The TV has its own little computer inside of it, and that computer has its own GPU that is used to display things on the TV’s screen.

An analogy that might help? Imagine your PC as a big pickup truck with a thirsty V8 engine that gets 16MPG. Imagine the TVs builtin computer as a little hybrid that gets 50MPG. Each vehicle with only a single occupant both driving the same speed will get that single occupant to their destination in the same amount of time, but the pickup will use a lot more gas to do it.

Now imagine that you need to move a load of bricks. All of the sudden the pickup truck with its lower fuel efficiency makes sense. That is a job the little hybrid cannot do.

Streaming is driving with one person in the car. The little computer in the TV can handle it efficiently. Your PC can do it, too, but less efficiently.

Playing a graphics heavy game is carrying the load of bricks. This is what the Nvidia GPU in your PC was designed to do, and it can do it very well, even if it uses lots of power doing it. The little computer in the TV cannot play that game.

So its design goals and tradeoffs. At idle your Nvidia GPU uses maybe 30 watts. That’s probably more than the peak power consumed by the computer in your TV.

If you just connect the computer to the TV, it doesn’t take any more GPU power to run the video as when you send it to your monitor. It’s the same process and the same signal sent.

If you’re sending over Wi-fi or something, it might take a tiny bit more power encoding it to be sent that way, but the difference will be miniscule. Probably less than a percent on anything modern.

I mentioned earlier that I plan to stream from my computer to circumvent the TVs ultra-shitty (yes–even on top-tier TVs) streaming interface.
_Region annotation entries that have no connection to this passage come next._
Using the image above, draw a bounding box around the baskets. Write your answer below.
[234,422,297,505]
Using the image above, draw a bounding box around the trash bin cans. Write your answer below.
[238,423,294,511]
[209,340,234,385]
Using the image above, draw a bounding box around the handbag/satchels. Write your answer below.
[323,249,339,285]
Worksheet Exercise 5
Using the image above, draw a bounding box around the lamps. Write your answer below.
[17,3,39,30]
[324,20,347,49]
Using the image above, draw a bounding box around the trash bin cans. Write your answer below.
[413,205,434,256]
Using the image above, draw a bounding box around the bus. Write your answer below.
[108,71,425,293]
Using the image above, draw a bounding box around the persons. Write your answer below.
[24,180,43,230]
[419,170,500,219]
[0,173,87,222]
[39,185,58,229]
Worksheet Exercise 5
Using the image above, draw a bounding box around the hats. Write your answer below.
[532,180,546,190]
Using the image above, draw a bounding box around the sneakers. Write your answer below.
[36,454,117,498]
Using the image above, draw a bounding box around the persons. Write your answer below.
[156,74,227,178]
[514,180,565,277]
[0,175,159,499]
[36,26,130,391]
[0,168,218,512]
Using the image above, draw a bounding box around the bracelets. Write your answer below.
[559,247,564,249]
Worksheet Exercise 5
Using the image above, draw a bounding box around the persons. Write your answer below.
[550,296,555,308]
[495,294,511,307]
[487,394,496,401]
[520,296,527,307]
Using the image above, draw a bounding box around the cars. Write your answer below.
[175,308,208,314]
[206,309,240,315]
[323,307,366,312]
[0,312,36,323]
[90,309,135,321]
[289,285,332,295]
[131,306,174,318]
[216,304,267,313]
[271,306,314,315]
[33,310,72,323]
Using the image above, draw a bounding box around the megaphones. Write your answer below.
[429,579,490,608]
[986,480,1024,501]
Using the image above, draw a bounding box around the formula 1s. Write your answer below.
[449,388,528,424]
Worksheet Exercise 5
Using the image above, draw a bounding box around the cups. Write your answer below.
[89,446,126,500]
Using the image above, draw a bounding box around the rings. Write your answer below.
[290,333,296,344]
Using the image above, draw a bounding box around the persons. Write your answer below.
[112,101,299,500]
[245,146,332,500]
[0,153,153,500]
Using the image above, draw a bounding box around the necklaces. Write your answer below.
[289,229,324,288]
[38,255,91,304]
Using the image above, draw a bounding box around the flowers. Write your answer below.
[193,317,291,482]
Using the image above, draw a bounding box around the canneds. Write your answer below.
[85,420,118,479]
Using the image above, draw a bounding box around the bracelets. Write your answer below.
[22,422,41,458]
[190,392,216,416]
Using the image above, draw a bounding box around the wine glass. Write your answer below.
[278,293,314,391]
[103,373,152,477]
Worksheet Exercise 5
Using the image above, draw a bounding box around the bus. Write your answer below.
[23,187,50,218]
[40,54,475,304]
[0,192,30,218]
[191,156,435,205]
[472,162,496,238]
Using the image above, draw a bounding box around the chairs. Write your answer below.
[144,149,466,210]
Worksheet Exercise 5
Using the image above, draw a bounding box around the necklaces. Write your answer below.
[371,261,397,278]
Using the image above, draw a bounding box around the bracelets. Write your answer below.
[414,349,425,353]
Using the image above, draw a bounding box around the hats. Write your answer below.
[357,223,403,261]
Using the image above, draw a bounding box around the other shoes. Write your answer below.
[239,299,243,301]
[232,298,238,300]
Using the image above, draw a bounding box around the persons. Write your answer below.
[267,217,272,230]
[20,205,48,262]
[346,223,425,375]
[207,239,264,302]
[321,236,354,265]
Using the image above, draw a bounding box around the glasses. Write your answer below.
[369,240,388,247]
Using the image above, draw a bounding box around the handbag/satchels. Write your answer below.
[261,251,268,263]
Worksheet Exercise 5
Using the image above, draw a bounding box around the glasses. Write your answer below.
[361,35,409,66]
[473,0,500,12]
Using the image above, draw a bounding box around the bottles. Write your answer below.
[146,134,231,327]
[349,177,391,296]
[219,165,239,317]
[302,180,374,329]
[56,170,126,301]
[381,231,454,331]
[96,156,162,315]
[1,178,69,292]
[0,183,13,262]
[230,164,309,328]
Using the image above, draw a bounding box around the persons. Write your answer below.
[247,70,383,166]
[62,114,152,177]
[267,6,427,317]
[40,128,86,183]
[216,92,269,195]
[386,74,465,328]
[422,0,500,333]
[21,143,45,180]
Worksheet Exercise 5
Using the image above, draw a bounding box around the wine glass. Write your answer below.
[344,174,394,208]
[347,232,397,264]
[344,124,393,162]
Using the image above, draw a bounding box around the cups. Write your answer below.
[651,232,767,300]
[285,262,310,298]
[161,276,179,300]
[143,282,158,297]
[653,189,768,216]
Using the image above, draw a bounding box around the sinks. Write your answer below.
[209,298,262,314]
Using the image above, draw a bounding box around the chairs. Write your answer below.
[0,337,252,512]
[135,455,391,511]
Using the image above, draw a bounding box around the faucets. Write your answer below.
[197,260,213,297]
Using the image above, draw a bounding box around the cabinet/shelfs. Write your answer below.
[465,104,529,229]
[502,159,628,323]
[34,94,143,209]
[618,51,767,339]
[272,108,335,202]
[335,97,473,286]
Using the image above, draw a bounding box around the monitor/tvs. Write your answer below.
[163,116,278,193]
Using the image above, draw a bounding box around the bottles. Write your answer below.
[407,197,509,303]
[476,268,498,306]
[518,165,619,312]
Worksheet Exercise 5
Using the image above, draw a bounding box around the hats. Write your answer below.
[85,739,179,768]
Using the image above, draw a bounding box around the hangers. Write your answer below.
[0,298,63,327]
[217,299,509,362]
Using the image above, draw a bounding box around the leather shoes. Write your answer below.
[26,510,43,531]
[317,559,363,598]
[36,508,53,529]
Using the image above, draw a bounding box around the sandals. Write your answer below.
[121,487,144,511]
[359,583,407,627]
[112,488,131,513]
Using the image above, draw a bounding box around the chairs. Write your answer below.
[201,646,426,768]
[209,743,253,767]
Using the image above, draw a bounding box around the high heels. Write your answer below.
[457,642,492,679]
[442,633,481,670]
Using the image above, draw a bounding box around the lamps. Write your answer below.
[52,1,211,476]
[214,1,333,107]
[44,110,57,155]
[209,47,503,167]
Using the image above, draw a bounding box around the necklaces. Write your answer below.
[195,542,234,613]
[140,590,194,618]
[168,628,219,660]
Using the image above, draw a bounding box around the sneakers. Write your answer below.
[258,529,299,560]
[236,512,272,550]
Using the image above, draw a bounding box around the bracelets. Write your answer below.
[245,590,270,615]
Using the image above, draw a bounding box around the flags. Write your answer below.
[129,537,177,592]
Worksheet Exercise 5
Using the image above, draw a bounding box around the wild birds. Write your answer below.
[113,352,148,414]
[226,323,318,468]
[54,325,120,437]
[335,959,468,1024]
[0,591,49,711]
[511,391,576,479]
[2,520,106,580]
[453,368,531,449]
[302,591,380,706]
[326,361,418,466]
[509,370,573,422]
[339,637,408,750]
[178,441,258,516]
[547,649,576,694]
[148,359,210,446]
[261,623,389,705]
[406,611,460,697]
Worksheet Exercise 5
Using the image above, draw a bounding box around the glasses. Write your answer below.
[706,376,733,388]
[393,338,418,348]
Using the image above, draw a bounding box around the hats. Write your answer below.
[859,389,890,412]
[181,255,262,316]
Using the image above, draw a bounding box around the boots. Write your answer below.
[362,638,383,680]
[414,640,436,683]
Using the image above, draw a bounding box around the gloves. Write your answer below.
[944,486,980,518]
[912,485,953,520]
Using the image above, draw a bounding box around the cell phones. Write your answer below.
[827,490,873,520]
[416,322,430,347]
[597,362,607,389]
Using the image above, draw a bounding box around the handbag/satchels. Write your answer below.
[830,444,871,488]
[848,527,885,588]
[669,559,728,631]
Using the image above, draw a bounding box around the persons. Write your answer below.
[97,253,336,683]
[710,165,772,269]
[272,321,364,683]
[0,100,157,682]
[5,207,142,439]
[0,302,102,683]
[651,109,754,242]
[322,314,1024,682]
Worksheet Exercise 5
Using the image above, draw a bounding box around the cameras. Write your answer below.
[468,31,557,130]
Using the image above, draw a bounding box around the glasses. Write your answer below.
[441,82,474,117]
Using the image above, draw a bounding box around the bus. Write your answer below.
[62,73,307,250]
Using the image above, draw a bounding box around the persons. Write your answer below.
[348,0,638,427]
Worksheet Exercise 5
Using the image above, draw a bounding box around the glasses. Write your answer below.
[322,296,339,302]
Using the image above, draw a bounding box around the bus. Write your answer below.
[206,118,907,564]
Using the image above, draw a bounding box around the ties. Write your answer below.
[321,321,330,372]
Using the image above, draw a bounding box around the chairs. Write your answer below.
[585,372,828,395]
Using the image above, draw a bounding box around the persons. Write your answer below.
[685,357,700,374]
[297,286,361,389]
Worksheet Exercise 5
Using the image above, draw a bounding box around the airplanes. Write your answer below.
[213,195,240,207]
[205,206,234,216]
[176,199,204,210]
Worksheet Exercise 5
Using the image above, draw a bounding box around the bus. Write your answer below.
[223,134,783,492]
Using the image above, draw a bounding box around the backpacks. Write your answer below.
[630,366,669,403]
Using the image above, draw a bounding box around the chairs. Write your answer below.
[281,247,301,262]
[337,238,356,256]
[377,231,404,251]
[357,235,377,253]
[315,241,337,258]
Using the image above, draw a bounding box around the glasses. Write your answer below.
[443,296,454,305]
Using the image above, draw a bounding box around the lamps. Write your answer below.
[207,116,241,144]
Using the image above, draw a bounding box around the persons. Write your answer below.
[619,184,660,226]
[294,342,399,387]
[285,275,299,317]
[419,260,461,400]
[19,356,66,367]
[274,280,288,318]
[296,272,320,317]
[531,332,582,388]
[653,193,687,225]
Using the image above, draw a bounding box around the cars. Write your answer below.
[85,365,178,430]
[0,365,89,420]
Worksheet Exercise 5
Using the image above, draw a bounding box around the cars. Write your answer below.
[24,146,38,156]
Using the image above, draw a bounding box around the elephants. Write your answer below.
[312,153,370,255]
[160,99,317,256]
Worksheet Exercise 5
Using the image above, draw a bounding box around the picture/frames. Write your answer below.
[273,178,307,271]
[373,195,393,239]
I can’t deal with trying to type in my password, etc., with a remote control on a TV screen. And, I don’t want the ads and the data snooping.

Thanks! OK. Now I’m catching on to some things. I was thinking about all the resources my GPU uses when rendering the video stuff I edit. And I know that the GPU also drives the monitors. So, I probably conflate some of that stuff.

If it really would be really light on its resource consumption that would work ok for me.

A TV does 2 things - it either receives a signal of pixel-by-pixel information over HDMI, or it receives a streaming data stream from over-the-air format broadcasts. HDMI is already decoded to individual pixels, 4K (3840x2048) or lower (usually 1080P). It has a dedicated GPU-type electronic to decode OTA compressed data streams, or to upscale if the stream is not the right size (i.e. 720P etc.).

I don’t know much about over-the-air because my “live” TV and DVR comes from a cable box that has an HDMI out so the box has already decoded the streams from the cable company, using the same sort of GPU-decoder. It also hosts apps like Netflix and AppleTV and Prime so it decodes those streams.

Obviously much older PC’s can decode thse streams too, so it’s not doing a big draw on the PC’s compute power for your PC to decode the stream. I use a PC from about 2010 hooked to my TV to show MP4 movies, with an HDMI connection. Even my older laptop can decode MP4’s without lag. I assume a stream is not much different in concept from a recording od a streamed service. (Minus all the security built into a commercial stream to prevent copying).

As for power as in amount of electricity, technology has improved. MY LCD TV from 2007 is physically warm to the touch, my more recent one in the basement runs cool. (I belive that’s a difference between flourescent backlit vs LED). All other tech being equal, the power is also related to the birghtness and size of the lights that provide the TV’s glow. Nowadays, a monitor is just a smaller TV without the over-the-air electronics, so no need for the hardware to decode streams. My TV is for me just a glorified monitor, since it never needs to decode streams itself.

What impact your streaming via PC and HDMI will have on performance for other tasks? Only one way to find out. Try playing a movie - say 4K? - from Youtube, or such - and see how if affects video editing and other tasks. I doubt that playing one video will affect modern GPU cards, I expect they multitask just fine.